▶ Record set:
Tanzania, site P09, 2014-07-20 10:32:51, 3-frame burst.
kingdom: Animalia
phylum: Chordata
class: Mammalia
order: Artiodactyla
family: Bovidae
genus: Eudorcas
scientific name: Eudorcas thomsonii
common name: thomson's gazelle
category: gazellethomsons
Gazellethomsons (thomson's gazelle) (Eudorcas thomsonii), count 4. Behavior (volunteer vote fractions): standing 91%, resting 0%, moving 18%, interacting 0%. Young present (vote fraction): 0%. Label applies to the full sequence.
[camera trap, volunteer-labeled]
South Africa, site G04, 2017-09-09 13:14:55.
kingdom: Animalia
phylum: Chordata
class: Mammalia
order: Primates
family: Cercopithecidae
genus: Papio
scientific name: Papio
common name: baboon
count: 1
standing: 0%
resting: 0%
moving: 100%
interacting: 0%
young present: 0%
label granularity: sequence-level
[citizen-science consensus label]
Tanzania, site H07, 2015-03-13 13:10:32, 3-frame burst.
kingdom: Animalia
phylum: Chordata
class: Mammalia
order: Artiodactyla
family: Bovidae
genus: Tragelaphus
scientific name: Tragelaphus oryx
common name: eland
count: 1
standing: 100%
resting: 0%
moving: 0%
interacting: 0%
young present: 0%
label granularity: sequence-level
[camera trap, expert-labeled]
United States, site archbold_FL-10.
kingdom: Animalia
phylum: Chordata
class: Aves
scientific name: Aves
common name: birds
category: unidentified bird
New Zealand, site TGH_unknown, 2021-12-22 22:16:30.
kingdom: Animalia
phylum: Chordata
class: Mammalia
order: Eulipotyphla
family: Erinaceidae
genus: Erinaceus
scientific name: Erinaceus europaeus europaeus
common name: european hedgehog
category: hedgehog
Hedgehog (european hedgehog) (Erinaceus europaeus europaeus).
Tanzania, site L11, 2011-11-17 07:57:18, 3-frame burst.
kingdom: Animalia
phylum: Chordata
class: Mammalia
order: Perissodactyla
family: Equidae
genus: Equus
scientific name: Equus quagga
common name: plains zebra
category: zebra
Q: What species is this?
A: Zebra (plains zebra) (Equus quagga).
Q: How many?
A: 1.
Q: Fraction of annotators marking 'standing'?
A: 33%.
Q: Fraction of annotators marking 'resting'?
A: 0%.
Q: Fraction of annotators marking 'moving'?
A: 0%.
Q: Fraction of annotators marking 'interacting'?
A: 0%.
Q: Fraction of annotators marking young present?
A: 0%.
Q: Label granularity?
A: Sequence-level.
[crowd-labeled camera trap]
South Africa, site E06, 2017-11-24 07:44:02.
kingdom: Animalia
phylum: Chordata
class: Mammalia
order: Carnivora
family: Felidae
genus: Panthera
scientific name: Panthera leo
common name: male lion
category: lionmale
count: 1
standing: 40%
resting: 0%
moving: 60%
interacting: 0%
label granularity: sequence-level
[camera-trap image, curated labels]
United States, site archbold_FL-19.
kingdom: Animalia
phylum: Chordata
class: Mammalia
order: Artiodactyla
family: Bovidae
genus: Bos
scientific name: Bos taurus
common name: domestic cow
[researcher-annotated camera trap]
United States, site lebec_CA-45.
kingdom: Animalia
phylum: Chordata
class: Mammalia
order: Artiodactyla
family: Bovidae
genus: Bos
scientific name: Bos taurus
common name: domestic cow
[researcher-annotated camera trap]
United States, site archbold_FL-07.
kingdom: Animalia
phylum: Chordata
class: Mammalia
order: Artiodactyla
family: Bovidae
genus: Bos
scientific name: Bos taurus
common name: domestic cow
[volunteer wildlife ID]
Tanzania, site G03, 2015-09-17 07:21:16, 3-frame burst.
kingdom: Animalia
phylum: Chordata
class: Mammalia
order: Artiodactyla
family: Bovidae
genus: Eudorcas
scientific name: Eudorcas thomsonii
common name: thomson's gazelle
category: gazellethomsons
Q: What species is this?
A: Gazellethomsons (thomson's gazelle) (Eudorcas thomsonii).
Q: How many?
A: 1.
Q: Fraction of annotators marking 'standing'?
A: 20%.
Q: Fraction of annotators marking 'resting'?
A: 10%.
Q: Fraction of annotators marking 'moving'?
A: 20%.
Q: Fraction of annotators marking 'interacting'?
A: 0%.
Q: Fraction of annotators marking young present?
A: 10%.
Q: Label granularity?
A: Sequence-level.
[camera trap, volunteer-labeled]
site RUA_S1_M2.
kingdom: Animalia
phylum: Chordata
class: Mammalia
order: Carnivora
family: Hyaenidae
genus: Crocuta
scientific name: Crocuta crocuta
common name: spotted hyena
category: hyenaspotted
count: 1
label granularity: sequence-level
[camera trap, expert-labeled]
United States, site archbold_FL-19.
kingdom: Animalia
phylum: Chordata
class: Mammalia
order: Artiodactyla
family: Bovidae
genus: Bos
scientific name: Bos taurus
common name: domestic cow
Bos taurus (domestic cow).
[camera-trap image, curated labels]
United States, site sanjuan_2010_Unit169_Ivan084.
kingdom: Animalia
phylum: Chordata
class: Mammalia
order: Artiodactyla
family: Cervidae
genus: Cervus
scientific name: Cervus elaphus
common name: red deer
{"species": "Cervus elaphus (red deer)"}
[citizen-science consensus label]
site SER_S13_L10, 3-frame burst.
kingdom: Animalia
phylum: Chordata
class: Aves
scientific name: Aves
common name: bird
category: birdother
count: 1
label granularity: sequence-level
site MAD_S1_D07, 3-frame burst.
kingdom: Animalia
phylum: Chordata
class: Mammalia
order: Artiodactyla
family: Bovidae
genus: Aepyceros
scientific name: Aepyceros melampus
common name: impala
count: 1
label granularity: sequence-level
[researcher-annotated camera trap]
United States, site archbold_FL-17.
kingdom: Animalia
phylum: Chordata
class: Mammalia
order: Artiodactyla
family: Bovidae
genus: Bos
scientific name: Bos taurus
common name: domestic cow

▶ What is being asked: Please copy every line of the material exactly.

▶ Response area:
Tanzania, site P09, 2014-07-20 10:32:51, 3-frame burst.
kingdom: Animalia
phylum: Chordata
class: Mammalia
order: Artiodactyla
family: Bovidae
genus: Eudorcas
scientific name: Eudorcas thomsonii
common name: thomson's gazelle
category: gazellethomsons
Gazellethomsons (thomson's gazelle) (Eudorcas thomsonii), count 4. Behavior (volunteer vote fractions): standing 91%, resting 0%, moving 18%, interacting 0%. Young present (vote fraction): 0%. Label applies to the full sequence.
[camera trap, volunteer-labeled]
South Africa, site G04, 2017-09-09 13:14:55.
kingdom: Animalia
phylum: Chordata
class: Mammalia
order: Primates
family: Cercopithecidae
genus: Papio
scientific name: Papio
common name: baboon
count: 1
standing: 0%
resting: 0%
moving: 100%
interacting: 0%
young present: 0%
label granularity: sequence-level
[citizen-science consensus label]
Tanzania, site H07, 2015-03-13 13:10:32, 3-frame burst.
kingdom: Animalia
phylum: Chordata
class: Mammalia
order: Artiodactyla
family: Bovidae
genus: Tragelaphus
scientific name: Tragelaphus oryx
common name: eland
count: 1
standing: 100%
resting: 0%
moving: 0%
interacting: 0%
young present: 0%
label granularity: sequence-level
[camera trap, expert-labeled]
United States, site archbold_FL-10.
kingdom: Animalia
phylum: Chordata
class: Aves
scientific name: Aves
common name: birds
category: unidentified bird
New Zealand, site TGH_unknown, 2021-12-22 22:16:30.
kingdom: Animalia
phylum: Chordata
class: Mammalia
order: Eulipotyphla
family: Erinaceidae
genus: Erinaceus
scientific name: Erinaceus europaeus europaeus
common name: european hedgehog
category: hedgehog
Hedgehog (european hedgehog) (Erinaceus europaeus europaeus).
Tanzania, site L11, 2011-11-17 07:57:18, 3-frame burst.
kingdom: Animalia
phylum: Chordata
class: Mammalia
order: Perissodactyla
family: Equidae
genus: Equus
scientific name: Equus quagga
common name: plains zebra
category: zebra
Q: What species is this?
A: Zebra (plains zebra) (Equus quagga).
Q: How many?
A: 1.
Q: Fraction of annotators marking 'standing'?
A: 33%.
Q: Fraction of annotators marking 'resting'?
A: 0%.
Q: Fraction of annotators marking 'moving'?
A: 0%.
Q: Fraction of annotators marking 'interacting'?
A: 0%.
Q: Fraction of annotators marking young present?
A: 0%.
Q: Label granularity?
A: Sequence-level.
[crowd-labeled camera trap]
South Africa, site E06, 2017-11-24 07:44:02.
kingdom: Animalia
phylum: Chordata
class: Mammalia
order: Carnivora
family: Felidae
genus: Panthera
scientific name: Panthera leo
common name: male lion
category: lionmale
count: 1
standing: 40%
resting: 0%
moving: 60%
interacting: 0%
label granularity: sequence-level
[camera-trap image, curated labels]
United States, site archbold_FL-19.
kingdom: Animalia
phylum: Chordata
class: Mammalia
order: Artiodactyla
family: Bovidae
genus: Bos
scientific name: Bos taurus
common name: domestic cow
[researcher-annotated camera trap]
United States, site lebec_CA-45.
kingdom: Animalia
phylum: Chordata
class: Mammalia
order: Artiodactyla
family: Bovidae
genus: Bos
scientific name: Bos taurus
common name: domestic cow
[researcher-annotated camera trap]
United States, site archbold_FL-07.
kingdom: Animalia
phylum: Chordata
class: Mammalia
order: Artiodactyla
family: Bovidae
genus: Bos
scientific name: Bos taurus
common name: domestic cow
[volunteer wildlife ID]
Tanzania, site G03, 2015-09-17 07:21:16, 3-frame burst.
kingdom: Animalia
phylum: Chordata
class: Mammalia
order: Artiodactyla
family: Bovidae
genus: Eudorcas
scientific name: Eudorcas thomsonii
common name: thomson's gazelle
category: gazellethomsons
Q: What species is this?
A: Gazellethomsons (thomson's gazelle) (Eudorcas thomsonii).
Q: How many?
A: 1.
Q: Fraction of annotators marking 'standing'?
A: 20%.
Q: Fraction of annotators marking 'resting'?
A: 10%.
Q: Fraction of annotators marking 'moving'?
A: 20%.
Q: Fraction of annotators marking 'interacting'?
A: 0%.
Q: Fraction of annotators marking young present?
A: 10%.
Q: Label granularity?
A: Sequence-level.
[camera trap, volunteer-labeled]
site RUA_S1_M2.
kingdom: Animalia
phylum: Chordata
class: Mammalia
order: Carnivora
family: Hyaenidae
genus: Crocuta
scientific name: Crocuta crocuta
common name: spotted hyena
category: hyenaspotted
count: 1
label granularity: sequence-level
[camera trap, expert-labeled]
United States, site archbold_FL-19.
kingdom: Animalia
phylum: Chordata
class: Mammalia
order: Artiodactyla
family: Bovidae
genus: Bos
scientific name: Bos taurus
common name: domestic cow
Bos taurus (domestic cow).
[camera-trap image, curated labels]
United States, site sanjuan_2010_Unit169_Ivan084.
kingdom: Animalia
phylum: Chordata
class: Mammalia
order: Artiodactyla
family: Cervidae
genus: Cervus
scientific name: Cervus elaphus
common name: red deer
{"species": "Cervus elaphus (red deer)"}
[citizen-science consensus label]
site SER_S13_L10, 3-frame burst.
kingdom: Animalia
phylum: Chordata
class: Aves
scientific name: Aves
common name: bird
category: birdother
count: 1
label granularity: sequence-level
site MAD_S1_D07, 3-frame burst.
kingdom: Animalia
phylum: Chordata
class: Mammalia
order: Artiodactyla
family: Bovidae
genus: Aepyceros
scientific name: Aepyceros melampus
common name: impala
count: 1
label granularity: sequence-level
[researcher-annotated camera trap]
United States, site archbold_FL-17.
kingdom: Animalia
phylum: Chordata
class: Mammalia
order: Artiodactyla
family: Bovidae
genus: Bos
scientific name: Bos taurus
common name: domestic cow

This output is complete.